Canon is a business. It is absolutely about selling. All EF lenses work perfectly, even better on RF bodies than how they worked on EF bodies.
Yes, new technologies, larger mount, etc. have unlocked new possibilities. I am not 100% sure a 28-70 f/2 would have been impossible on EF. Sony made 1.2 primes when people were saying that the E mount was too narrow for that. In any case, Canon needed some halo lenses to convince people to buy RF glass instead of simply continuing using their EF lenses. And convinced me they have
Agreed. I do think that they should be allowed more time, after all how long it took for EF lenses to reach "completeness"? And that happened in a time of massive sales growth for digital cameras.

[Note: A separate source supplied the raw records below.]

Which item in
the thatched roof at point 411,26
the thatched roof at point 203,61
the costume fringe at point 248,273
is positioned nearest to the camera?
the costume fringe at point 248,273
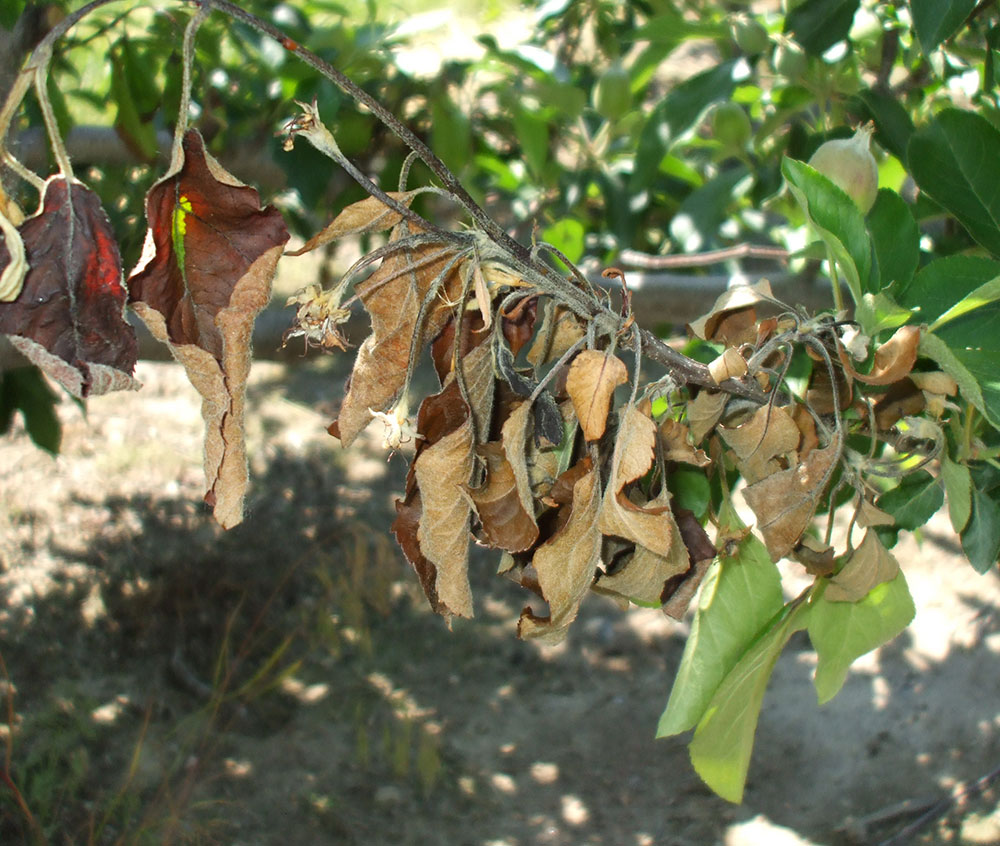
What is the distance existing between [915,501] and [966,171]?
259 mm

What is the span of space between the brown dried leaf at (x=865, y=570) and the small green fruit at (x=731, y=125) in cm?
83

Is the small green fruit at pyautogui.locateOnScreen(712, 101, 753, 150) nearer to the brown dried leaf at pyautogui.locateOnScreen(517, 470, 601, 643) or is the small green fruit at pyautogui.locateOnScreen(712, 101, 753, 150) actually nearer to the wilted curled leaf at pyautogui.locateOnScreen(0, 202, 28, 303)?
the brown dried leaf at pyautogui.locateOnScreen(517, 470, 601, 643)

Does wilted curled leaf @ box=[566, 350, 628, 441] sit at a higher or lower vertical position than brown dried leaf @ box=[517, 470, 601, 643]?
higher

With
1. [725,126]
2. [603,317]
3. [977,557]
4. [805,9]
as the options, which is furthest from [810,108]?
[603,317]

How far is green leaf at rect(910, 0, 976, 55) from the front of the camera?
760mm

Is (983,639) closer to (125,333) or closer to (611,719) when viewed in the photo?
(611,719)

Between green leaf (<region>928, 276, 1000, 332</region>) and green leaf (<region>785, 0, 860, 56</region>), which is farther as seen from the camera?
green leaf (<region>785, 0, 860, 56</region>)

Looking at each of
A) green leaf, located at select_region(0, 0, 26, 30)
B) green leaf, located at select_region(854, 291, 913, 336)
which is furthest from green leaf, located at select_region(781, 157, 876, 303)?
green leaf, located at select_region(0, 0, 26, 30)

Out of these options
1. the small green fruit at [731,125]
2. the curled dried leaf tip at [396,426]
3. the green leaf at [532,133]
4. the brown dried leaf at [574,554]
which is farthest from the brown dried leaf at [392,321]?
the green leaf at [532,133]

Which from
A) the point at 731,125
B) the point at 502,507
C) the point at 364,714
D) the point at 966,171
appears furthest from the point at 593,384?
the point at 364,714

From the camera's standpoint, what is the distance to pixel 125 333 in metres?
0.48

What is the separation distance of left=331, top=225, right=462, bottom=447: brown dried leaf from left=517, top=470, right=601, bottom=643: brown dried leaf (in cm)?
12

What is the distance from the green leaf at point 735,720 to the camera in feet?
2.27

The EF mount was introduced in early 1987. Practical digital even for organizations with deep pockets such as National Geographic (which published their first digital project, Joe MacNally's 'What's Next In The Air', in their December 2003 issue) didn't occur until almost 15 years later with the original EOS 1D released in November, 2001. By the beginning of 2001 the EF lens lineup was quite extensive and just as "complete" as any other lens mount system in the world at the time.
For example, everyone had 28-70/2.8 lenses by 2001. No one had a 24-70/2.8 lens before 2001. So a lens system at the beginning of 2001 did not "need" a 24-70/2.8 to be "complete" because there had never been such a thing prior to 2001. Canon released the EF 28-70/2.8 in 1993. The EF 24-70/2.8 came along in 2002, right at the cusp of the digital revolution. Sigma did introduce the world's first 24-70/2.8 in 2001, but it was not exactly a world beater in terms of optical performance (fairly low contrast) or AF (very noisy and slow). Sigma's Global Vision lenses (ART, SPORTS, and Contemporary series) were still a decade away in 2001. Back then they were almost, but not quite, the Yongnuo of that time.
The transition from 80-200/2.8 lenses that had been around for a while to 70-200/2.8 lenses occurred in 1995, long before the digital revolution was getting off the ground anywhere except at places such as NASA and the NSA.